Un public important se rassemble pour le concert, composé de chefs du Parti, de militaires et de civils. Les citoyens de Léningrad, qui ne peuvent pas tous tenir dans la salle, sont rassemblés autour des fenêtres ouvertes et de haut-parleurs. […] L’exécution est de mauvaise qualité artistique, mais est marquée par les houles d’émotions du public, […]

Le concert reçoit une ovation d’une heure, debout, Eliasberg recevant un bouquet de fleurs cultivées à Léningrad remis par une jeune fille. De nombreux auditeurs sont en larmes, en raison de l’impact émotionnel du concert, considéré comme une « biographie musicale des souffrances de Léningrad » […] Pendant le concert, les haut-parleurs diffusent la musique à travers la ville, ainsi qu’à destination des forces allemandes dans un mouvement de guerre psychologique, une « frappe tactique contre le moral des allemands ». Un soldat allemand s’est rappelé que son escadron a « écouté la symphonie des héros ». Eliasberg, quelque temps après, raconte que certains Allemands qui campaient à l’extérieur de Léningrad pendant le concert lui ont dit qu’ils avaient cru qu’ils ne pourraient jamais s’emparer de la ville : « Qui sommes-nous avec nos bombes ? Nous ne serons jamais en mesure de prendre Léningrad. » »

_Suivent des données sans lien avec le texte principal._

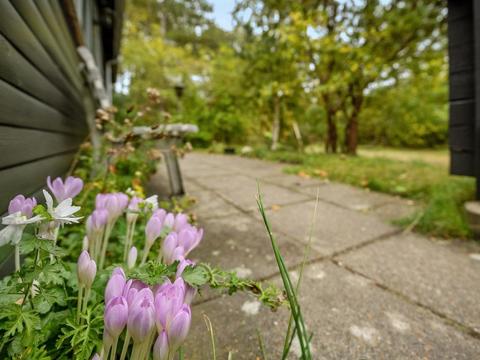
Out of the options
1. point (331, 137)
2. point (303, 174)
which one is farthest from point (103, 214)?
point (331, 137)

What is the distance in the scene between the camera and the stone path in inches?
37.4

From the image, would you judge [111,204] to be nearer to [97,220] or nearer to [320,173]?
[97,220]

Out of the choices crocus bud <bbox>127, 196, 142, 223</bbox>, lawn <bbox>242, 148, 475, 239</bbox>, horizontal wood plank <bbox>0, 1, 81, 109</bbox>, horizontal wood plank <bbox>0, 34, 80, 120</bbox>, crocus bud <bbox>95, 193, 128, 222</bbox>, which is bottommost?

Œuvre d’une puissance et d’une émotion incommensurable, les motivations de Chostakovitch sont ambigües et secrètes.

Chostakovitch déclare à la Pravda le 19 mars 1942, à trois jours de la création moscovite :

« J’ai songé à la grandeur de notre peuple, à son héroïsme, aux merveilleuses idées humanistes, aux valeurs humaines, à notre nature superbe, à l’humanité, à la beauté. […] Je dédie ma Septième Symphonie à notre combat contre le fascisme, à notre victoire inéluctable sur l’ennemi et à Leningrad, ma ville natale ».

Très vite, Staline et les Soviétiques en font un instrument de propagande, l’un des symboles de la « Grande Guerre patriotique ». Il faut dire que les sous-titres prévus par Chostakovitch pour chacun des quatre mouvements allaient dans ce sens : « La guerre », « Souvenirs », « Les grands espaces de ma patrie » et « La victoire ».

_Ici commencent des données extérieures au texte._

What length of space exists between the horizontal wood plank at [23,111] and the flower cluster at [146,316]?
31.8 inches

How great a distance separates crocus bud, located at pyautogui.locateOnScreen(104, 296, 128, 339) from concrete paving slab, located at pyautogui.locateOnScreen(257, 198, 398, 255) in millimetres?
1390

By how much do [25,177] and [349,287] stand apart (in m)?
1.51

Par la suite, il retirera ces titres et dans ses Mémoires Chostakovitch amendera ses propos :

« Je ne suis pas opposé à ce [qu’on l’appelle] Leningrad. Mais il n’y est pas question du siège de Leningrad. Il y est question du Leningrad que Staline a détruit. Et Hitler n’a plus eu qu’à l’achever. »

Pour que cette œuvre puisse nous remplir de vibrations, d’énergie et d’émotion, il faut une interprétation superlative.

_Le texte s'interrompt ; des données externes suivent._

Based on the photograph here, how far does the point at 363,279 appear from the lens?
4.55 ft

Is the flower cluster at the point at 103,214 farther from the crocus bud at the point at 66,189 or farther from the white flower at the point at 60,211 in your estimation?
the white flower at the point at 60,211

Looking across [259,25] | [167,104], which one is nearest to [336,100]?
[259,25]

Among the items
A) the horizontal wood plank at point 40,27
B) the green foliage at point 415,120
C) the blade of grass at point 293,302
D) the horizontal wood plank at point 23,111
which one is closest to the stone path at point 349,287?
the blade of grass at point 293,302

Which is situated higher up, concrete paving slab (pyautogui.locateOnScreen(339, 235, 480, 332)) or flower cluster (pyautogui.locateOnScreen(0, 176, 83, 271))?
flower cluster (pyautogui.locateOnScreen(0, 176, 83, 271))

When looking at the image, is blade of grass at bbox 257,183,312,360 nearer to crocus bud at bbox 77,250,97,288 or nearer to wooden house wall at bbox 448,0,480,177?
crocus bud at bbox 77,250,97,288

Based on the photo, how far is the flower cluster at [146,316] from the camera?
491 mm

Ce fut le cas ce jeudi 11 mai par un Orchestre de Paris transcendé par son jeune chef de 27 ans Klaus Mäkelä.


J’avais déjà parlé de ce jeune chef lors du <mot du jour du 16 mai 2019> déjà à l’occasion d’une symphonie de Chostakovitch : la dixième. Je ne le connaissais pas alors, ni mon Ami Bertrand G. Mais à la fin du concert je lui avais envoyé un sms :

« Tu en entendras parler c’est un chef exceptionnel. Surtout à son âge »

Depuis il a été nommé directeur musical de l’Orchestre de Paris et peu de temps après, futur directeur musical d’un des quatre plus grands orchestres du monde : l’Orchestre du Concertgebouw d’Amsterdam.

J’ai l’immodestie de prétendre que je n’ai pas besoin de lire l’avis des critiques musicaux pour savoir que j’ai assisté à un concert immense, exceptionnel, un moment d’éternité.

Mais je peux quand même les citer quand ils expriment avec pertinence ce que j’ai ressenti :

Ainsi Remy Louis dans « Diapason Mag » : <le Chostakovitch monumental de Klaus Mäkelä>

« Le résultat est une interprétation monumentale de la Symphonie « Leningrad ». Monumentale par l’autorité, la force, l’intensité physique et sonore (littéralement terrifiante dans certains apogées), l’échelle dynamique vertigineuse, le contrôle des phrasés, la tenue et la cohérence expressive, sans un instant de baisse de tension, ni de trivialité sonore. Mais aussi par la finesse et la clarté magistrale de la structure, le raffinement des nuances et des transitions. […]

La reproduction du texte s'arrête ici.